### Exercise task:
Reproduce every one of the following records word for word, keeping each line unchanged.

### Source data:

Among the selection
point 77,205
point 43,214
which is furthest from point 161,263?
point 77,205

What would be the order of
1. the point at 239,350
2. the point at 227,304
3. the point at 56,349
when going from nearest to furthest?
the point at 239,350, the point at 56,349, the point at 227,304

### Full output:
Among the selection
point 77,205
point 43,214
which is furthest from point 161,263?
point 77,205

What would be the order of
1. the point at 239,350
2. the point at 227,304
3. the point at 56,349
when going from nearest to furthest?
the point at 239,350, the point at 56,349, the point at 227,304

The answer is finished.